ANCHORAGE (KTUU) - Anchorage transportation officials are proposing a fee for ride-sharing companies doing business at the airport. According to one of the major companies, it's a price too high, and will ultimately be a detriment to the people of Anchorage.
The fee was initially proposed at $3, but during a public comment period, many spoke out against it, some of which were either drivers with ride-sharing companies like Uber or Lyft, or customers who frequently use the popular apps.
Keith Day, international airport system controller for the Department of Transportation, said the price has been reduced to $2.50 now, and is intended to "try to restrict traffic being shifted" due to Lyft drivers congesting pick-up lanes at the airport.
The proposed fees won't just impact Lyft, but will also apply to Uber and other ride-sharing companies, also known as TNCs, or Transportation Network Companies.
Uber didn't reply to KTUU's emails, but Lyft did, and the company expressed disappointment with the proposed fees, which it says will directly impact the customers.

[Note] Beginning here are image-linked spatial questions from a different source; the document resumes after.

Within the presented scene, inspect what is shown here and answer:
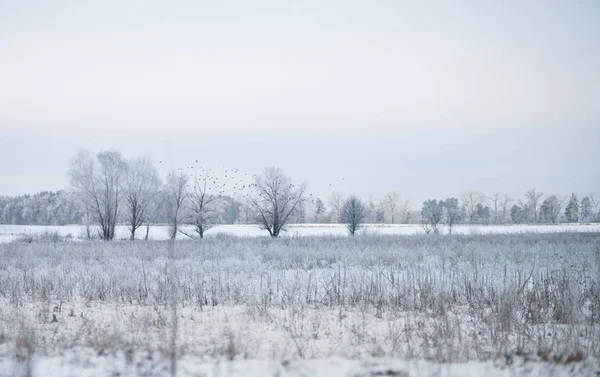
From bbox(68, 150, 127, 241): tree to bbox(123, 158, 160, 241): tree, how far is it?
3.24 ft

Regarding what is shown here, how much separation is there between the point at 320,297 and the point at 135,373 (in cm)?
435

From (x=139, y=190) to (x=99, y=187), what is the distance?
3.78 metres

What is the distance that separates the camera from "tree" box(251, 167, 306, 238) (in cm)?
3922

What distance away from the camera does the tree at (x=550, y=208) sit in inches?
4063

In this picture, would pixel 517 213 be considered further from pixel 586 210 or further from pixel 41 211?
pixel 41 211

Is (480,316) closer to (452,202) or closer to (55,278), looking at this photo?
(55,278)

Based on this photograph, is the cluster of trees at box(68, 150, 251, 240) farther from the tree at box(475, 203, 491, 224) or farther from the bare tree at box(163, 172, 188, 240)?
the tree at box(475, 203, 491, 224)

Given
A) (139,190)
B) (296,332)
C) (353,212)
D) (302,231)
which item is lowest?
(302,231)

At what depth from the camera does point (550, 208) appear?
10481cm

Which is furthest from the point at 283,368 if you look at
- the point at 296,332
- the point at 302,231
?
the point at 302,231

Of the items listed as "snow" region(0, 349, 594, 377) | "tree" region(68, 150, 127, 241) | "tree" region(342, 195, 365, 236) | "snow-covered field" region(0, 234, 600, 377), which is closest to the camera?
"snow" region(0, 349, 594, 377)

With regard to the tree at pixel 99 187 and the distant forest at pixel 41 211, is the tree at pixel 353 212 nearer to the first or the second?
the tree at pixel 99 187

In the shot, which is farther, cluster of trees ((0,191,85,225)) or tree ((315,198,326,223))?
tree ((315,198,326,223))

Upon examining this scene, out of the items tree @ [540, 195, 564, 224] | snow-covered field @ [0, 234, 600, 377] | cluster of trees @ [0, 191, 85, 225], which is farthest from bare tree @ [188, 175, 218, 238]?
tree @ [540, 195, 564, 224]
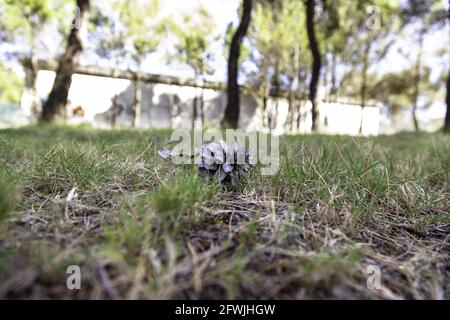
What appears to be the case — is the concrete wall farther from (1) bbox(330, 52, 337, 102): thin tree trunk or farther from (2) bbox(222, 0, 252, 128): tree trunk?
(2) bbox(222, 0, 252, 128): tree trunk

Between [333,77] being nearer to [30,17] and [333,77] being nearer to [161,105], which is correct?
[161,105]

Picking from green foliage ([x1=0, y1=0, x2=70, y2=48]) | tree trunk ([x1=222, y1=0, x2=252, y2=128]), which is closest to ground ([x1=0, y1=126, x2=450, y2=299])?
tree trunk ([x1=222, y1=0, x2=252, y2=128])

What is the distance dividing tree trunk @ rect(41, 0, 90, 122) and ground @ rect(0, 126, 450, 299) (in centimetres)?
327

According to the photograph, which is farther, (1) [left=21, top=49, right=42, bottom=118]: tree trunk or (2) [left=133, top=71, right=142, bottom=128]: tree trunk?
(2) [left=133, top=71, right=142, bottom=128]: tree trunk

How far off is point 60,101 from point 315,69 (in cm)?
480

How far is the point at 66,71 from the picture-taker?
401 cm

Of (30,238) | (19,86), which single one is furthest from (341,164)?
(19,86)

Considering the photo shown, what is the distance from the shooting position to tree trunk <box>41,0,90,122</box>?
Answer: 12.5ft

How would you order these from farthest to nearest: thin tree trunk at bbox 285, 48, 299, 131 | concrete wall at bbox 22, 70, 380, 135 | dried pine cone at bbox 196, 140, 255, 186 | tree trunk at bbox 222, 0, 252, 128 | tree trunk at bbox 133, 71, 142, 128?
tree trunk at bbox 133, 71, 142, 128 → thin tree trunk at bbox 285, 48, 299, 131 → concrete wall at bbox 22, 70, 380, 135 → tree trunk at bbox 222, 0, 252, 128 → dried pine cone at bbox 196, 140, 255, 186

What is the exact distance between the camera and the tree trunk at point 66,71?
3.82 meters

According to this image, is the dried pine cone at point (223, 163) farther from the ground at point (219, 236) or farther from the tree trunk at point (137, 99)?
the tree trunk at point (137, 99)

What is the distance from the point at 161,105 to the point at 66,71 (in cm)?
824

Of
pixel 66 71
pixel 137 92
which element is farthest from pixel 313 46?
pixel 137 92
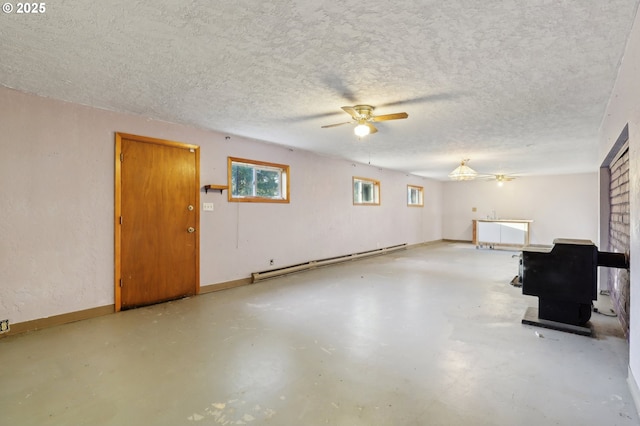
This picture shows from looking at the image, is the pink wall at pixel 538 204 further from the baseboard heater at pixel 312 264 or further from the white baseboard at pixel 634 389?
the white baseboard at pixel 634 389

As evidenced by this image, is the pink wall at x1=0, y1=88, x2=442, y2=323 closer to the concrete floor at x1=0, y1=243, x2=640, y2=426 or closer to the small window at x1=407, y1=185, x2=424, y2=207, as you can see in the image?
the concrete floor at x1=0, y1=243, x2=640, y2=426

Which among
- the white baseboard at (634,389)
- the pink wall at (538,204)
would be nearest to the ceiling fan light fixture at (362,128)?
the white baseboard at (634,389)

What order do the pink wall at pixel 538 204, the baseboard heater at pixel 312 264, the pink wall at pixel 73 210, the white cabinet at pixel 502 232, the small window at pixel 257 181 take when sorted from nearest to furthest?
1. the pink wall at pixel 73 210
2. the small window at pixel 257 181
3. the baseboard heater at pixel 312 264
4. the pink wall at pixel 538 204
5. the white cabinet at pixel 502 232

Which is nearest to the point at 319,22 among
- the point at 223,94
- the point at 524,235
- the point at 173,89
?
the point at 223,94

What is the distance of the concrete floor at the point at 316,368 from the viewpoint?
1792 mm

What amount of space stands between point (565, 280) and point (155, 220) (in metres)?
4.78

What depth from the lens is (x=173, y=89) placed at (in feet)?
9.88

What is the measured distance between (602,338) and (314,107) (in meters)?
3.77

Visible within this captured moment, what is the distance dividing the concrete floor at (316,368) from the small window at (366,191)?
4167mm

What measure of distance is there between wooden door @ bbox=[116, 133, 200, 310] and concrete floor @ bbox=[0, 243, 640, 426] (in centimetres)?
33

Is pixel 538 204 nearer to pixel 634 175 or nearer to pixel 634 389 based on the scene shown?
pixel 634 175

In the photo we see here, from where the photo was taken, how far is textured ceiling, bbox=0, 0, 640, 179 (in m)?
1.84

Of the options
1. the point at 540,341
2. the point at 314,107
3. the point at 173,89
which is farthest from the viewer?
the point at 314,107

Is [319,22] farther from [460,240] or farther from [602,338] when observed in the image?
[460,240]
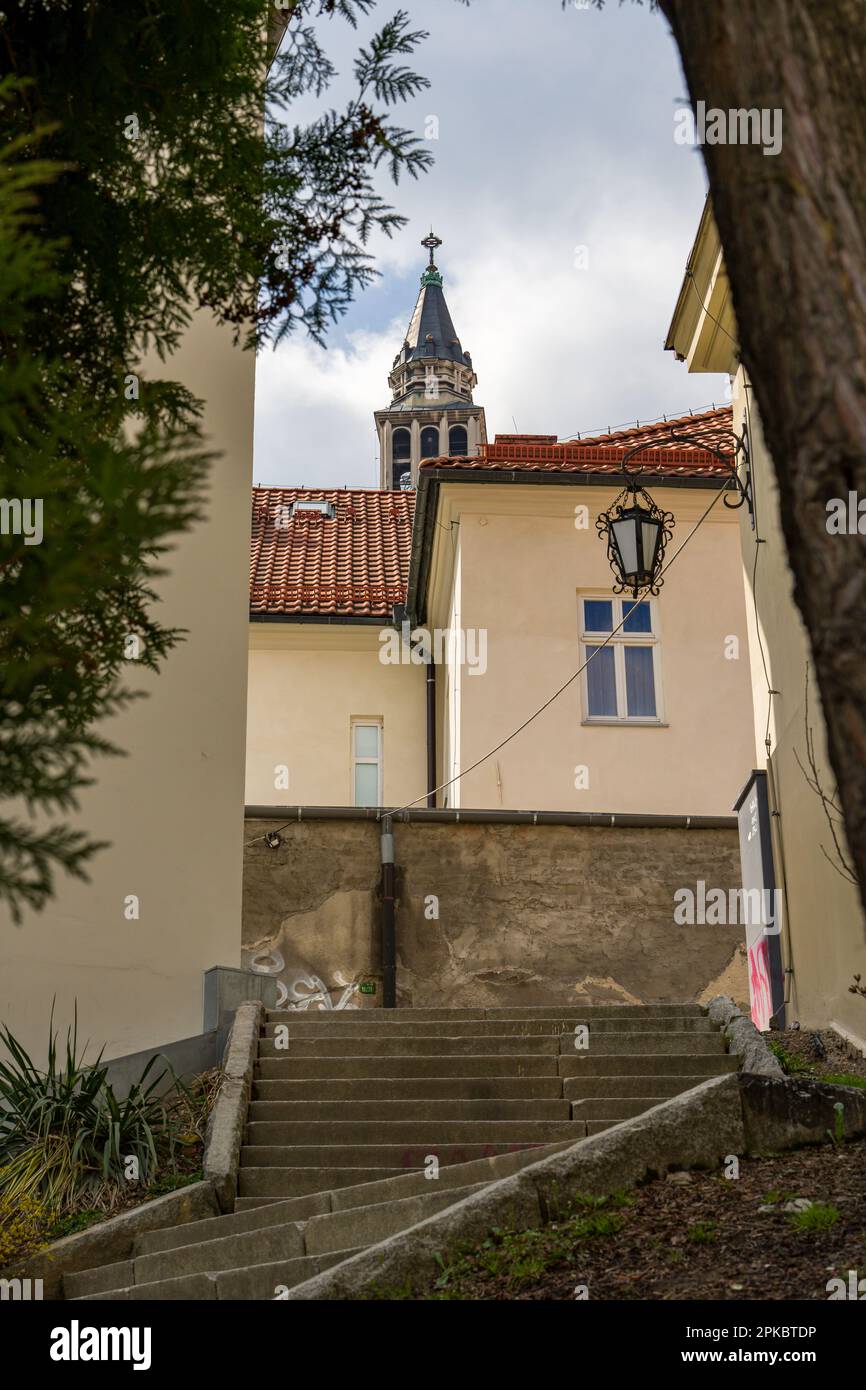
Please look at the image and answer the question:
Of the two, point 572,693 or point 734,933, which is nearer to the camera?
point 734,933

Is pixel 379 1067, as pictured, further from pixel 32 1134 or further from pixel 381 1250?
pixel 381 1250

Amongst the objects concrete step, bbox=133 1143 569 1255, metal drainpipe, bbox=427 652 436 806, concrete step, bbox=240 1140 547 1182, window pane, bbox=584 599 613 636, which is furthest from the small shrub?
metal drainpipe, bbox=427 652 436 806

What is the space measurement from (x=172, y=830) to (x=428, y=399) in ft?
181

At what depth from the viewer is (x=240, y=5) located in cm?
496

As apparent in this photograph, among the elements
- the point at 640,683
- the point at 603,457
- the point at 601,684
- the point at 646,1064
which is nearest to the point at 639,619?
the point at 640,683

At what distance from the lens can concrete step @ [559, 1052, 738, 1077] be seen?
9.73 meters

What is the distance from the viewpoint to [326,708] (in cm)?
2366

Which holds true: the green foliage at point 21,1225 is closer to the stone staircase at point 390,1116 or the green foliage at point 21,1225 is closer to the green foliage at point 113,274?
the stone staircase at point 390,1116

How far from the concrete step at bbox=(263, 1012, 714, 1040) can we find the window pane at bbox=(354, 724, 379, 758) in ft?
41.7

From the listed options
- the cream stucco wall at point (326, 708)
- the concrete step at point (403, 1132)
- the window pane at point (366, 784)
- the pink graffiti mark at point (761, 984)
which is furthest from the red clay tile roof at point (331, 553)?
the concrete step at point (403, 1132)

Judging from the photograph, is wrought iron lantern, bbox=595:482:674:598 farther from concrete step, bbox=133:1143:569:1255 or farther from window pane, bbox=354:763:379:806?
window pane, bbox=354:763:379:806

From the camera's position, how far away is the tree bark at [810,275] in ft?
9.91
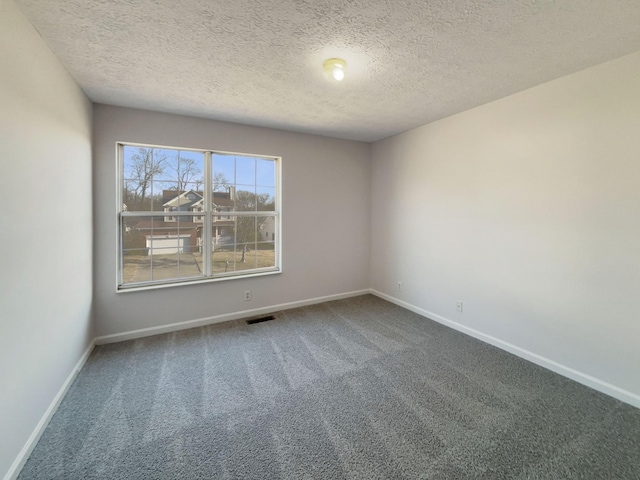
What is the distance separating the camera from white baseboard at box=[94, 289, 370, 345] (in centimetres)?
280

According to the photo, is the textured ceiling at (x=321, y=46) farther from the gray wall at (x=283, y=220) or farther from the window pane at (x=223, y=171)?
the window pane at (x=223, y=171)

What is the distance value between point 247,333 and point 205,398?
3.46ft

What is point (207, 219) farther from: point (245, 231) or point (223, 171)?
point (223, 171)

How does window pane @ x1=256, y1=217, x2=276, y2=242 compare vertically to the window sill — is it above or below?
above

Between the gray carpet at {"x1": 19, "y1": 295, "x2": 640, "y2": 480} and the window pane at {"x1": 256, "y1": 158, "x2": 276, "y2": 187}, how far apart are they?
2110 mm

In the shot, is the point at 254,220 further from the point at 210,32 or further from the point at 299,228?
the point at 210,32

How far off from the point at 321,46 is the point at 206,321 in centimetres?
311

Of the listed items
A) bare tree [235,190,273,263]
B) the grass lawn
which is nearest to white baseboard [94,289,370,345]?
the grass lawn

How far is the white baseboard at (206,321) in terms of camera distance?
2797mm

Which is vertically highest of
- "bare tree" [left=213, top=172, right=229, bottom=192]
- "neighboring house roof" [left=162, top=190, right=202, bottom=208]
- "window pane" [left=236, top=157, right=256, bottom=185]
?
"window pane" [left=236, top=157, right=256, bottom=185]

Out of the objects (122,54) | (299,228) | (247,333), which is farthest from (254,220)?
(122,54)

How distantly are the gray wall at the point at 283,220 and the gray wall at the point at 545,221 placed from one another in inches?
42.7

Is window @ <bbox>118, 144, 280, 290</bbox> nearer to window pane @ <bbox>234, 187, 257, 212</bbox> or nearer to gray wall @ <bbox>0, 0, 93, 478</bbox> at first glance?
window pane @ <bbox>234, 187, 257, 212</bbox>

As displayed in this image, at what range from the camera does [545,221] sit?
7.66 ft
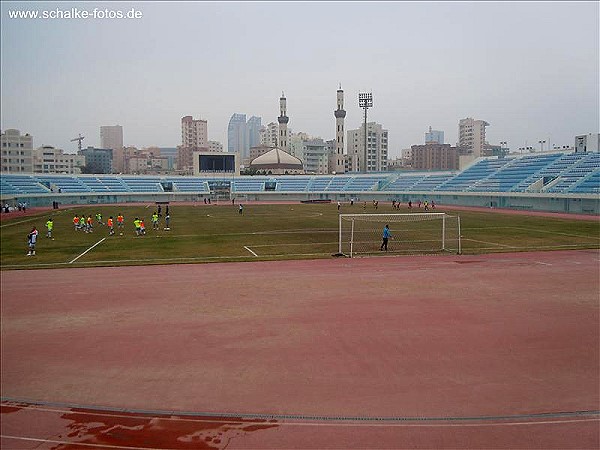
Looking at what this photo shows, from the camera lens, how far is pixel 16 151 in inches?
254

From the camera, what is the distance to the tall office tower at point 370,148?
158 metres

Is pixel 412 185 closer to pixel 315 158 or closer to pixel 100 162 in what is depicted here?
pixel 315 158

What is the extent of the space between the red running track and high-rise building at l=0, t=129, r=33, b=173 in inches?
71.4

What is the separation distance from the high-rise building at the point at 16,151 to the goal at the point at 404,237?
19.4 meters

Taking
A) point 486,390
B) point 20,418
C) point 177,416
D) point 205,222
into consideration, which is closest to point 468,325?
point 486,390

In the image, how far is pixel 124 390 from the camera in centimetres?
877

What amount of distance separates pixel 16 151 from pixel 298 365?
6.51m

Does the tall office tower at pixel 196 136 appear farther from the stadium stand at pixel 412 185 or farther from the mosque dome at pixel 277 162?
the stadium stand at pixel 412 185

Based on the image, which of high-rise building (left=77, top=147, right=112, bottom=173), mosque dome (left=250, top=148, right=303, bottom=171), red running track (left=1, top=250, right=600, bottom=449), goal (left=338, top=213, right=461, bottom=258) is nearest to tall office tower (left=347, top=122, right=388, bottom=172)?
mosque dome (left=250, top=148, right=303, bottom=171)

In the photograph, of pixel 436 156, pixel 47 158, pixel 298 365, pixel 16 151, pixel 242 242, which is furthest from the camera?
pixel 436 156

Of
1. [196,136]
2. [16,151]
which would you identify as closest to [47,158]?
[16,151]

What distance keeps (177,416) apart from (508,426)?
5344 mm

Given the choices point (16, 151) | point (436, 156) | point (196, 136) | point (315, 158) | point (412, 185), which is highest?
point (196, 136)

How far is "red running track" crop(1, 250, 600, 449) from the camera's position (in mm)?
7508
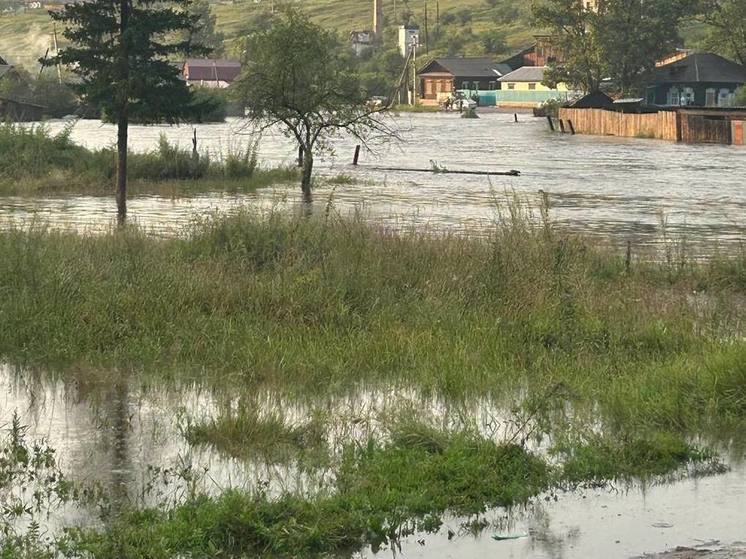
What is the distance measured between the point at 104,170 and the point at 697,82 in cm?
7275

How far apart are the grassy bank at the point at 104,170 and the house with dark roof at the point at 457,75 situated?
394ft

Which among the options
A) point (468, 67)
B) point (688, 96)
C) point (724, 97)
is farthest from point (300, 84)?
point (468, 67)

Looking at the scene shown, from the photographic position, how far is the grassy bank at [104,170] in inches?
1490

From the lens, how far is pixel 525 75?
498ft

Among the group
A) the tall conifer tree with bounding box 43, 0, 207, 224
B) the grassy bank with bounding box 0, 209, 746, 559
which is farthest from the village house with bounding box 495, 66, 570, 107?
the grassy bank with bounding box 0, 209, 746, 559

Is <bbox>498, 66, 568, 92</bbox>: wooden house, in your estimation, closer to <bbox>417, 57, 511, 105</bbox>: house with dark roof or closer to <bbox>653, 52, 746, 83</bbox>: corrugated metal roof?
<bbox>417, 57, 511, 105</bbox>: house with dark roof

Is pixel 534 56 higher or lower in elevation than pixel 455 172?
higher

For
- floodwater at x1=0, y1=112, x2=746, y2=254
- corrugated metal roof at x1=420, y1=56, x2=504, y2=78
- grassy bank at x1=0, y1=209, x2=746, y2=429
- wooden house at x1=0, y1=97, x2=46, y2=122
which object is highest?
corrugated metal roof at x1=420, y1=56, x2=504, y2=78

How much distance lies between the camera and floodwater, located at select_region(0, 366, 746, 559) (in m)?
8.09

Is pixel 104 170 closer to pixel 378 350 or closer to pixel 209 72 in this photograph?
pixel 378 350

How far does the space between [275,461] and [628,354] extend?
4.87 m

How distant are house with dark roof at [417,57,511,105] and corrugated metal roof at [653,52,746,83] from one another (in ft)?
177

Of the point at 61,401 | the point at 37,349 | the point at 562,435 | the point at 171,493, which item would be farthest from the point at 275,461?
the point at 37,349

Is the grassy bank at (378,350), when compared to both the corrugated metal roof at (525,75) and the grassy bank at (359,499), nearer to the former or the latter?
the grassy bank at (359,499)
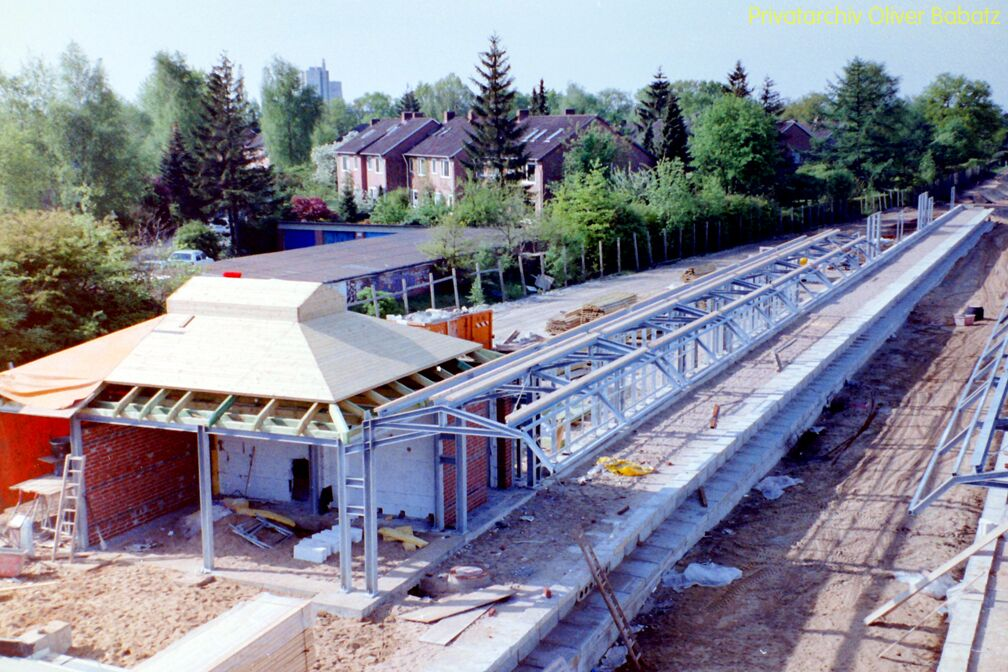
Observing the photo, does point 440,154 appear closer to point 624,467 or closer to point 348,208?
point 348,208

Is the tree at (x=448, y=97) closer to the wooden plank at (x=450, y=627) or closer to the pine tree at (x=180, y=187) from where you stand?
the pine tree at (x=180, y=187)

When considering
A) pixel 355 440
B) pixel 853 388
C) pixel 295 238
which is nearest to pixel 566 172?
pixel 295 238

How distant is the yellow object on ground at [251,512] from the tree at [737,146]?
46.8m

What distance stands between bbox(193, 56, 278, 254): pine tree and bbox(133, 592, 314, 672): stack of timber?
40.8 metres

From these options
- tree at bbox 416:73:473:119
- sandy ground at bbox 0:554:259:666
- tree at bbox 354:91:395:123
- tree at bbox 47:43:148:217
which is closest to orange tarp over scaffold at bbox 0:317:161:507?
sandy ground at bbox 0:554:259:666

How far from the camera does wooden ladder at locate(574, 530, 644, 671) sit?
11.5 m

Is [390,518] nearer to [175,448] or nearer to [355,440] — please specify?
[355,440]

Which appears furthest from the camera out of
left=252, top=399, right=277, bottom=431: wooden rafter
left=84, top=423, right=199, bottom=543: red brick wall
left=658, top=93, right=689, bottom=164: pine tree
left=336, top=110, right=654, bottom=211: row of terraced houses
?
left=658, top=93, right=689, bottom=164: pine tree

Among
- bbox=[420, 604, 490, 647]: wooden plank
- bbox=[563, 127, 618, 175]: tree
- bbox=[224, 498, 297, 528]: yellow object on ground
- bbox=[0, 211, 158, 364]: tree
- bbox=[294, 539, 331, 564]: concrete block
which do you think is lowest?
bbox=[420, 604, 490, 647]: wooden plank

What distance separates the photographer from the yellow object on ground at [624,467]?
51.8ft

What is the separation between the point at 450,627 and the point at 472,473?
359cm

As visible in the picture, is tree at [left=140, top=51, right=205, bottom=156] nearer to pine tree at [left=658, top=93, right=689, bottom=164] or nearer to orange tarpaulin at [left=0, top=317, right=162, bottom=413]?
pine tree at [left=658, top=93, right=689, bottom=164]

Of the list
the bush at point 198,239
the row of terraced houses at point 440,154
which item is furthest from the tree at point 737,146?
the bush at point 198,239

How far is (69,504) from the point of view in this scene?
13.4m
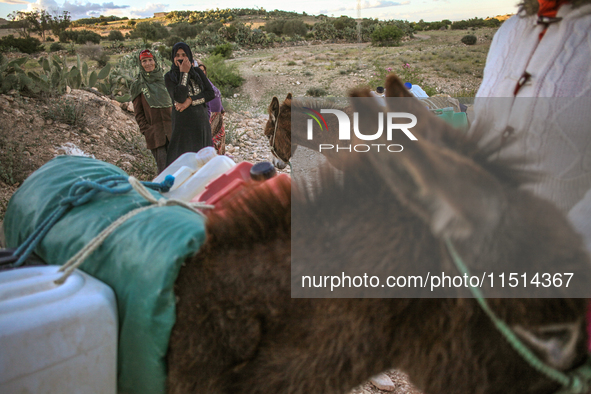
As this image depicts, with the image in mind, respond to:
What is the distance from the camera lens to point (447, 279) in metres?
0.70

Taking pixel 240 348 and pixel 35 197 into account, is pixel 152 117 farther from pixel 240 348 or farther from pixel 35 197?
pixel 240 348

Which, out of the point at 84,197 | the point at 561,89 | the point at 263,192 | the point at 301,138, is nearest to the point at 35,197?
the point at 84,197

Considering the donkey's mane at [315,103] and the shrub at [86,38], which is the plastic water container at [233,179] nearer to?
the donkey's mane at [315,103]

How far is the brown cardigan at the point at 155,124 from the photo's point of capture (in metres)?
5.03

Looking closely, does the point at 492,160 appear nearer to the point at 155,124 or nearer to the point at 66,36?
the point at 155,124

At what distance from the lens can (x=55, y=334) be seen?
30.7 inches

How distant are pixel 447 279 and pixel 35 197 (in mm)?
1357

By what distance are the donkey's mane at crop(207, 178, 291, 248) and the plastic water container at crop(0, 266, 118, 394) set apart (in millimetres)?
331

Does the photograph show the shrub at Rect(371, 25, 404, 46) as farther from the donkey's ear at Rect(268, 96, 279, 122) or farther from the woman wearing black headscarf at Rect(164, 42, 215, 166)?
the donkey's ear at Rect(268, 96, 279, 122)

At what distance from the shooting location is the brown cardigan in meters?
5.03

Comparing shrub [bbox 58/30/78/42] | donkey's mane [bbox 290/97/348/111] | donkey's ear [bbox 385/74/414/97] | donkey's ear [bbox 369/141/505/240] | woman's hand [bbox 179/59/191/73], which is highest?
shrub [bbox 58/30/78/42]

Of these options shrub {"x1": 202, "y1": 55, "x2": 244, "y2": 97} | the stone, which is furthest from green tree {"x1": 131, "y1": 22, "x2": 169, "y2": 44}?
the stone

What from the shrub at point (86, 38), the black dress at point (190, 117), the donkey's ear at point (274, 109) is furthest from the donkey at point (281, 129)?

"We are disappointed that Alaska's Department of Transportation (DOT) continues to propose such high fees for both pickups and dropoffs-- costs that will ultimately impact customers and airport employees," Lauren Alexander, spokesperson with Lyft, said in an email on Friday.
"We hope that the DOT will reconsider these unfair and high fees," Alexander said. As for being "unfair," Day disagreed.
Day said that, as of right now, other shuttle and cab companies who use the airport already pay "some form of compensation," and that the proposed fee will just be the way in which transportation giants like Uber or Lyft pay their fair share.
In addition, Day said an added benefit of the fee will be to collect data on exactly how much TNCs are impacting Ted Stevens.
"That's probably the bigger reason we're seeing that rate being imposed on it," Day said. "They're operating and have been operating is our understanding, but we don't know how many, we don't know how often. They're not regulated and we don't know much about them at this point."